For hence determining whether there exist any visible intra se contradictions interse the testimony of PW-1 vis-à-vis the testimonies of PW-3 and PW-4, it is imperative to make an allusion to the deposition of PW-3 who, however, in his examination in chief has resiled from his previous statement recorded in writing, thereupon he did not obviously purvey the apposite corroboration to the testification rendered qua the occurrence, by PW-1. However, the mere factum of his reneging from his previous statement “is not sufficient” to discard the prosecution case, significantly when it was yet open for the learned APP to motion the learned trial Court for getting him declared hostile, “whereafter” on his motion receiving approbation “he” on holding him to a befitting cross-examination could endeavour to make elicitations from him, for hence belying his deposition existing in his examination in chief also “he” for eroding the veracity of his testification occurring in his examination in chief “could” confront, PW-1 with his previous statement recording in writing, besides any apposite affirmative elicitations thereat unearthed from him were also readable in evidence “dehors” his reneging from his previous statement in writing. Even though PW-3 “on” being held to cross-examination by the learned APP “on” his standing declared hostile, has though during course thereof, hence ascribed an incriminatory role to accused Roshan Lal, however, therein he omits to disclose the fact of co-accused Kashmiro Devi and Sanna Devi “alongwith the former” in contemporanity with the relevant occurrence taking place, hence recording their respective presence thereat, whereupon his presence at the site of occurrence is obviously shrouded in an aura of doubt, rendering his testimony to be discardable. Hence, with PW-3 in his cross-examination to which he stood subjected to by the learned APP “not” ascribing any incriminatory role vis-à-vis the lady accused also holds the ensuing effect of his not lending the relevant assured corroboration to the testification of PW-1 also thereupon his presence at the site of occurrence stands dispelled.

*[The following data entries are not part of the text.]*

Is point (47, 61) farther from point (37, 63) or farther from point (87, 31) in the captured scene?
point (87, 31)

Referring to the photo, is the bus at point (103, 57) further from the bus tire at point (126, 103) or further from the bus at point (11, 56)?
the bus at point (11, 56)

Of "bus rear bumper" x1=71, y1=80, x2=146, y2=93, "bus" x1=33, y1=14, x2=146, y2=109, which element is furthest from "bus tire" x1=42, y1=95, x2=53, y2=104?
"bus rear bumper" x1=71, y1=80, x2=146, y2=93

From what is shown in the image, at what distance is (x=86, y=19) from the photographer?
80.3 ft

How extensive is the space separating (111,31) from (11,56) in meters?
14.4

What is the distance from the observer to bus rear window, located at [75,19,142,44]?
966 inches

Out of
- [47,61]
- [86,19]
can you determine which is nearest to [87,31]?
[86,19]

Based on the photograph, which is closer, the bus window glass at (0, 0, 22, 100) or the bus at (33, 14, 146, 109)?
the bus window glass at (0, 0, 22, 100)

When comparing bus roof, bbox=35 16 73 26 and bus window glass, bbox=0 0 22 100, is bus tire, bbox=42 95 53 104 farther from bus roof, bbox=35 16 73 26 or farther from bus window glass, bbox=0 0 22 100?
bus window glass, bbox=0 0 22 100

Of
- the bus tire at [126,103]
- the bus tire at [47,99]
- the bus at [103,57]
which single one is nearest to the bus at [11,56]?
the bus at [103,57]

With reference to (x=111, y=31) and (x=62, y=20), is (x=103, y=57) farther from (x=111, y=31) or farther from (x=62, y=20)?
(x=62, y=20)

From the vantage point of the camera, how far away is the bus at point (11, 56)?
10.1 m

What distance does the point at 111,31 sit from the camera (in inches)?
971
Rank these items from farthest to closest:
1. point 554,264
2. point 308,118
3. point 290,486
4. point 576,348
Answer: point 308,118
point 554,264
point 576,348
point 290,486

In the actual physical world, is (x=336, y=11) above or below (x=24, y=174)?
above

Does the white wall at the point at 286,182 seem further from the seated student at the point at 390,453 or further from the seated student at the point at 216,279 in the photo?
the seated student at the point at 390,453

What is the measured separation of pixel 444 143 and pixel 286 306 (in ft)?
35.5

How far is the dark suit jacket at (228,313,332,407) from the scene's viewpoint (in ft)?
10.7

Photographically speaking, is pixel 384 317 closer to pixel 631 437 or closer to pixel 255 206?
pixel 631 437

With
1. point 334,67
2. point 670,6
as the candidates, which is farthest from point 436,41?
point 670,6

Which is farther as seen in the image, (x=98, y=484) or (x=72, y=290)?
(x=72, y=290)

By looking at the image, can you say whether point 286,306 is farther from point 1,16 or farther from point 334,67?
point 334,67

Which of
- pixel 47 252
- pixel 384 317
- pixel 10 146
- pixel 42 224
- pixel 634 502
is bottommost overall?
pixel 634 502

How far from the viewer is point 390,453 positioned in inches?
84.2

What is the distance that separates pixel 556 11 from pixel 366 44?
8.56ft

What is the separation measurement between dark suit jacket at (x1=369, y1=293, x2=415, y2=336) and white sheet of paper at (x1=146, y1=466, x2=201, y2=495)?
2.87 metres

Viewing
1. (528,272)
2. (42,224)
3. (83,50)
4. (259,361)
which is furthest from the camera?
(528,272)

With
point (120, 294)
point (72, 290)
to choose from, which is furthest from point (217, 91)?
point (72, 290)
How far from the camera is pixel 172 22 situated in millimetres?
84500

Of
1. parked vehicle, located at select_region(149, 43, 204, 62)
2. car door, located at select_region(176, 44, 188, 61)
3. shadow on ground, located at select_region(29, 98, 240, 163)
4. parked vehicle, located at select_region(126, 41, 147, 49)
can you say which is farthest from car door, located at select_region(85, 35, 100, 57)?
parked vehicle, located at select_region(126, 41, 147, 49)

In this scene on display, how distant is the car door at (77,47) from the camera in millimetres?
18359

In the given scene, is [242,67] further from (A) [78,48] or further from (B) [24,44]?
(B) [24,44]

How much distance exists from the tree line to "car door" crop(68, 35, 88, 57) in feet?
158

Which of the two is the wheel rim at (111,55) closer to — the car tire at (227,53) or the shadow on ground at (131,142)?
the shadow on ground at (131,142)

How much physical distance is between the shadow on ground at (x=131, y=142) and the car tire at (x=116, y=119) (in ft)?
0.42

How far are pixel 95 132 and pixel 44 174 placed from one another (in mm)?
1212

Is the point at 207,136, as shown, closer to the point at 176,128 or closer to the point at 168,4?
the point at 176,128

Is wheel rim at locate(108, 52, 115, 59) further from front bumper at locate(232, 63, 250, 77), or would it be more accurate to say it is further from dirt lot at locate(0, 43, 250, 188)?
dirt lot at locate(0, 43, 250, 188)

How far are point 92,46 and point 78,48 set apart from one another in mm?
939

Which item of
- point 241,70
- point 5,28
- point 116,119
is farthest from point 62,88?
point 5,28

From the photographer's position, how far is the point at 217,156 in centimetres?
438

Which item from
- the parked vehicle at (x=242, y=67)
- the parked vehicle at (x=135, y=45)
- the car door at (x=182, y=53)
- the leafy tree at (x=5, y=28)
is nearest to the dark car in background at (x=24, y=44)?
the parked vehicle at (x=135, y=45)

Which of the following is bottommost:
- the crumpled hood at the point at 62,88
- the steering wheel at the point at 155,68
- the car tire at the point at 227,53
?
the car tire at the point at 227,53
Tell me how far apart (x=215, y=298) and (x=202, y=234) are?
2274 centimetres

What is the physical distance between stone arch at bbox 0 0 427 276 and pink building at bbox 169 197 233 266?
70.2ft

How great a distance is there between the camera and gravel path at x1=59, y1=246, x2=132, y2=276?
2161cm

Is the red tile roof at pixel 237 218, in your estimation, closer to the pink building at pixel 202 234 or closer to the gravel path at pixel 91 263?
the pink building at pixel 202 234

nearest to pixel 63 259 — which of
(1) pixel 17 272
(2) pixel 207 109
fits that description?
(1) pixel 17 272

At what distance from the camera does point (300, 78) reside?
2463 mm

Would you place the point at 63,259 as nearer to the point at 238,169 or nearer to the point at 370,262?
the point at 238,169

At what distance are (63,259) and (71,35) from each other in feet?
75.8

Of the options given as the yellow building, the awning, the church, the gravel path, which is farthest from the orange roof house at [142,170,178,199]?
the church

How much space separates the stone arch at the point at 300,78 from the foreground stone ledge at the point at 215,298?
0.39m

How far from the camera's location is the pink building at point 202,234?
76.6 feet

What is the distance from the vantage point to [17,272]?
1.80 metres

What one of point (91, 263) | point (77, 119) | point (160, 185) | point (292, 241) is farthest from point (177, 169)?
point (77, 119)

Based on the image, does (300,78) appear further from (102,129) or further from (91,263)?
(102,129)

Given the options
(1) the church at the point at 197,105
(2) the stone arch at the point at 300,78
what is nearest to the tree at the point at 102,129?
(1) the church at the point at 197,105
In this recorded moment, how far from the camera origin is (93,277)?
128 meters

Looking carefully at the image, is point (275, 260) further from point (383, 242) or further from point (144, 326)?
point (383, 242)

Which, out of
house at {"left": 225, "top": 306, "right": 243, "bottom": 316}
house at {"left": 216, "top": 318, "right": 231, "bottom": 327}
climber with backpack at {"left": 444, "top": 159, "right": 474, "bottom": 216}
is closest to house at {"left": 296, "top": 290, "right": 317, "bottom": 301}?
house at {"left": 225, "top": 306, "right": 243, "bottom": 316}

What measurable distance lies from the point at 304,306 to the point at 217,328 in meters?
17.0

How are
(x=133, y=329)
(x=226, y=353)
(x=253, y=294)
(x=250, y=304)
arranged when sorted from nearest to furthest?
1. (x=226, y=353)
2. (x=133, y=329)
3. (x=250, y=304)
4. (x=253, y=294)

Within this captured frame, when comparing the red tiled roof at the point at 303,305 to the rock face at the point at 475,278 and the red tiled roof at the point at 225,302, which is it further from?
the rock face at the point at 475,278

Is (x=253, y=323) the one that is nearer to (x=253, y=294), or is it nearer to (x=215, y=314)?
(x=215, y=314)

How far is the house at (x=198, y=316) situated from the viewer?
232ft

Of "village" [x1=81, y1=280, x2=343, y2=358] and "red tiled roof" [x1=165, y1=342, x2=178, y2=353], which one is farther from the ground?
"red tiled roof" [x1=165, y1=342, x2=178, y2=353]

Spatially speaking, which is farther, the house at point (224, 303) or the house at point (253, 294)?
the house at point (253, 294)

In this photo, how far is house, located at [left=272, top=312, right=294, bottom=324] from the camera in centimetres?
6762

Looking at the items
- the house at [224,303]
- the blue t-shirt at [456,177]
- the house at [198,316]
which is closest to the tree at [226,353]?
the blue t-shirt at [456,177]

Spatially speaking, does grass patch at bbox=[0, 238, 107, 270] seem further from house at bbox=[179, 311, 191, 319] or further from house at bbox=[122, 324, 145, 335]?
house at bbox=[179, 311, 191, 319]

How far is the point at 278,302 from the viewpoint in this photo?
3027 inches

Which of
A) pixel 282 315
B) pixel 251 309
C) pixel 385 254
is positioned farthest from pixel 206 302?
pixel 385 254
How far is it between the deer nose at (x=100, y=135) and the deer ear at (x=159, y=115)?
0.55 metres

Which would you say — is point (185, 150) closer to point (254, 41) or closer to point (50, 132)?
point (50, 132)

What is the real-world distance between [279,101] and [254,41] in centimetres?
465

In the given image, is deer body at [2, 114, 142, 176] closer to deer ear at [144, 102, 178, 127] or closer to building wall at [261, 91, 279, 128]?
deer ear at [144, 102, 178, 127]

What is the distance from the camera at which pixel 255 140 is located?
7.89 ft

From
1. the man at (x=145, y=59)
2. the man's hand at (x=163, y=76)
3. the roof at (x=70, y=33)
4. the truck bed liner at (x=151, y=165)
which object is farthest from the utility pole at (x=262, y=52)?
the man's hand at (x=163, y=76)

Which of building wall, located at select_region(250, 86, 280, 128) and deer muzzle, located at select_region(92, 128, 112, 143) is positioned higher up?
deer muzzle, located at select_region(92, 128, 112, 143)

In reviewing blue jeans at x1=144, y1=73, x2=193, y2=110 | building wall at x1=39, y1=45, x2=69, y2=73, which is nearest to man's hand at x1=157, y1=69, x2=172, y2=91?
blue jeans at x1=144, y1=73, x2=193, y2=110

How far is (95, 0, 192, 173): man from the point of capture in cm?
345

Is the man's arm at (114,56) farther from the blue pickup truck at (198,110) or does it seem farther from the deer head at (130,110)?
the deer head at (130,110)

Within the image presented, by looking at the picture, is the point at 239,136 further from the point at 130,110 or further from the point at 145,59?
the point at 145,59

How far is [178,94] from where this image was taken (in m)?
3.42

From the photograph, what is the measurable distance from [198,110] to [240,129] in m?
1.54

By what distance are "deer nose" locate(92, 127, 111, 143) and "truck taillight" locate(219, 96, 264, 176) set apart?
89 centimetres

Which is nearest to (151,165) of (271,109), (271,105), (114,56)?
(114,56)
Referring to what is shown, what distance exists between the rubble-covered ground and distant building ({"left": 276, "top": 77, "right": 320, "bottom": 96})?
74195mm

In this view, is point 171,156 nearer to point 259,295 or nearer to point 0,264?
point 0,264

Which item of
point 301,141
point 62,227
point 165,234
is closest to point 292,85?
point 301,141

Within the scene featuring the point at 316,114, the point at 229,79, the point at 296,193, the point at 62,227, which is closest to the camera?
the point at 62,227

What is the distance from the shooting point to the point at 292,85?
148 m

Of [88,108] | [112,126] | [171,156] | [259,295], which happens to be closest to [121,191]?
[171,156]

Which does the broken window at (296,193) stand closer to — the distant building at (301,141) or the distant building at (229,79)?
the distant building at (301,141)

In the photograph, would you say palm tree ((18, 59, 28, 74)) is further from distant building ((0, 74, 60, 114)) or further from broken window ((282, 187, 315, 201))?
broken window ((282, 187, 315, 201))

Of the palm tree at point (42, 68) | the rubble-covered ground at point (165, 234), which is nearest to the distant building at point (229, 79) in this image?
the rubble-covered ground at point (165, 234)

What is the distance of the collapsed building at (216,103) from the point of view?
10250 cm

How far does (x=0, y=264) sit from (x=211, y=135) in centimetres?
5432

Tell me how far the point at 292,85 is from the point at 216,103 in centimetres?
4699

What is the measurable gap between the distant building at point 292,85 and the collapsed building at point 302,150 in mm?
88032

Hence, with PW-3 in his cross-examination to which he stood subjected to by the learned APP “not” ascribing any incriminatory role vis-à-vis the lady accused also holds the ensuing effect of his not lending the relevant assured corroboration to the testification of PW-1 also thereupon his presence at the site of occurrence stands dispelled. PW-4 another purported ocular witness to the occurrence “though” in his examination-in-chief corroborates the version qua the occurrence deposed by PW-1 “yet” with his in his cross-examination ascribing vis-à-vis the lady accused “an” incriminatory role with respect to theirs respectively wielding a “Darati” and “a” wooden stick, wielding whereof respectively by the aforesaid remains uncommunicated either by PW-1 or by PW-3 also hence galvanizes an inference qua his presence at the site of occurrence being a sequel of sheer invention of the Investigating Officer also hence his presence at the site of occurrence gathers an aura of doubt, rendering his testimony to not purvey any unflinching corroboration vis-à-vis the testimony of PW-1 Furthermore, even in his cross-examination he deposes that no scuffle took place in his presence whereupon his presence at the site of occurrence stands clinchingly disproved. The effect of the aforesaid discussion is that the solitary testimony of PW-1 is unamenable for imputation of credence thereon, moreso, when neither the “ghan” nor the “wooden stick” purportedly wielded by the accused stood not recovered under any relevant efficacious memos prepared by the investigating officer concerned. 10. Be that as it may, PW-1 testifies that at the relevant time an ad-interim injunction with respect to the relevant property “being” in operation upon her son Dile Ram, factum whereof remained uncontroverted. In face thereof, the veracity of the incriminatory role ascribed by PW-1 upon Roshan Lal “significantly” with respect to his committing an offence under Section 427 IPC, role whereof rests upon the factum of his with user of “Ghan” damaging the walls of the house of Dile Ram “is” enjoined to be tested. For making gaugings thereof, even the ill-effect of the testification of PW-1 evidently remaining uncorroborated by all the purported ocular witnesses to the ill-fated occurrence may stand subsumed “by” unflinching proof standing adduced with respect to recovery “thereof” standing validly effectuated.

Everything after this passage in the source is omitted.